Many who teach this story focus on the miracle of the fire from heaven, and they are not wrong to do so, but in making that the focus they often miss something very important. Remember, because of Israel’s disobedience there was a drought in the land. Water was a scarce commodity and not something to waste on theatrics. With each jar of water, Elijah called for, the people must have thought, “That’s our water! What a fool!”

The Apostle Paul would later write in 1 Corinthians 1:25, that “the foolishness of God is wiser than men, and the weakness of God is stronger than men.” I have to believe that wasting a precious commodity like water on wet wood seemed pretty foolish to the people. One of the things that I have learned over the years, is that the fear of looking foolish is really a pathway to pride. And that weakness, the willingness to look foolish for something truly important, is often the heart of true strength.

I have to admit I love that Elijah puts himself in the weakest possible position in the contest. It reveals he has no doubt that the one true God, Yahweh would answer, because He cares about His people.
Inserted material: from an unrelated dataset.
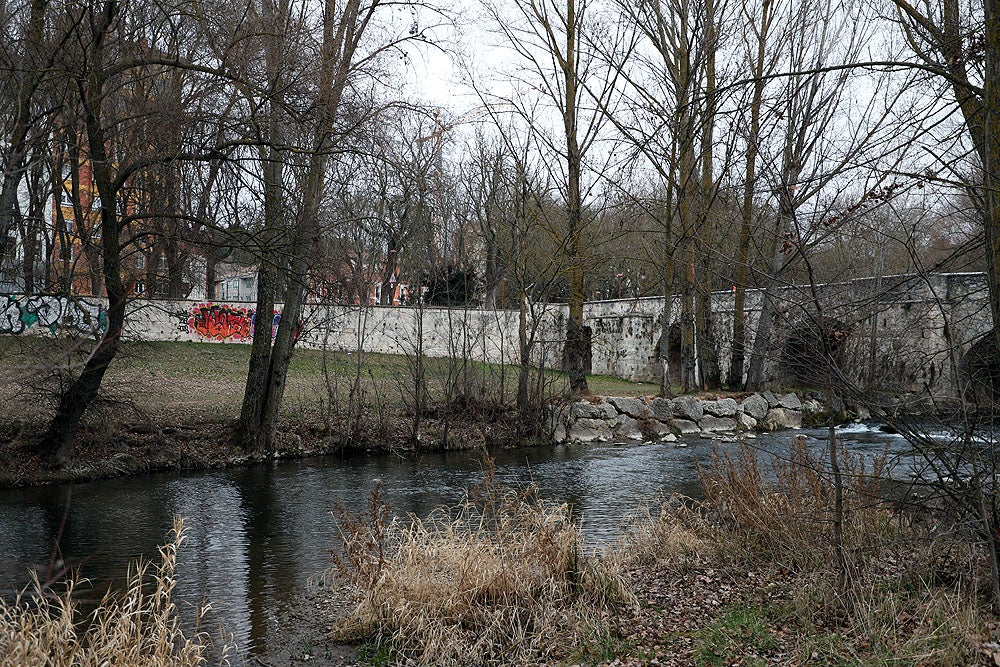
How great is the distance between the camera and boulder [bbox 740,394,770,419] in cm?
2112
So, Elijah prays to Yahweh…

“And at the time of the offering of the oblation, Elijah the prophet came near and said, “O Lord, God of Abraham, Isaac, and Israel, let it be known this day that you are God in Israel, and that I am your servant, and that I have done all these things at your word. 37 Answer me, O Lord, answer me, that this people may know that you, O Lord, are God, and that you have turned their hearts back.” (1 Kings 18:36-39)

Notice the massive difference between Elijah’s prayer in contrast to the all-day prayers from the priests of Ba’al’s. Elijah knew that Yahweh already knew what He needed to do, so he didn’t just confess Yahweh as God, but asked Him to reveal himself to the people as God.

Our prayers tell people much about us.

It serves as a barometer for our truth.

Friends, we do not have to persuade God to be God.

Prayer is not to convince or coax God; it is to confess before God our faith in Him.

 “Then the fire of the Lord fell and consumed the burnt offering and the wood and the stones and the dust, and licked up the water that was in the trench.” (1 Kings 18:38)

What a miracle! Yes, but the true miracle is in the next verse…

And when all the people saw it, they fell on their faces and said, “The Lord, he is God; the Lord, he is God.” (1 Kings 18:38-39)

This is the miracle. A people who were crippled by a lie, limping between two truths, have returned to the one true God of Israel.

But the impact of this moment is not just felt on the mountain. On our last trip our Israeli guide, Eitan Ritov, told us earlier in the year there was a terrible storm in the area of Mount Carmel, and that during the storm he was able to see lightning strike the top of the mountain from his home over 60 miles away in the Galilee region. Think about that for a moment. It means that the testimony of Yahweh wasn’t just for those on the mountain, but all those up to, and maybe even over, 60 miles away! That friend, is the power of the truth.

But wait there is more. Remember the water?

“And the heavens grew black with clouds and wind, and there was a great rain.” (1 Kings 18:45) That water poured out on the wood wasn’t wasted.

It is a great story, isn’t it? But like all great stories, I want us to be careful because we can so often make a story about what it isn’t. This story is not about Elijah, about the miracle of fire, the water, the people, or even the rain. It is about the truth of God and the extent that He will go to share Himself with us.

Even in ways that might look weak or foolish, God will always do whatever is necessary to make Himself known. Ba’al the pagan god never showed up, and that is the problem with gods which are not really gods; you just can’t depend on them. But the one true God of Israel, the same God who sent His own Son Jesus Christ into the world from which we celebrate Christmas, did show up, and He continues to show up – even today. That’s the truth.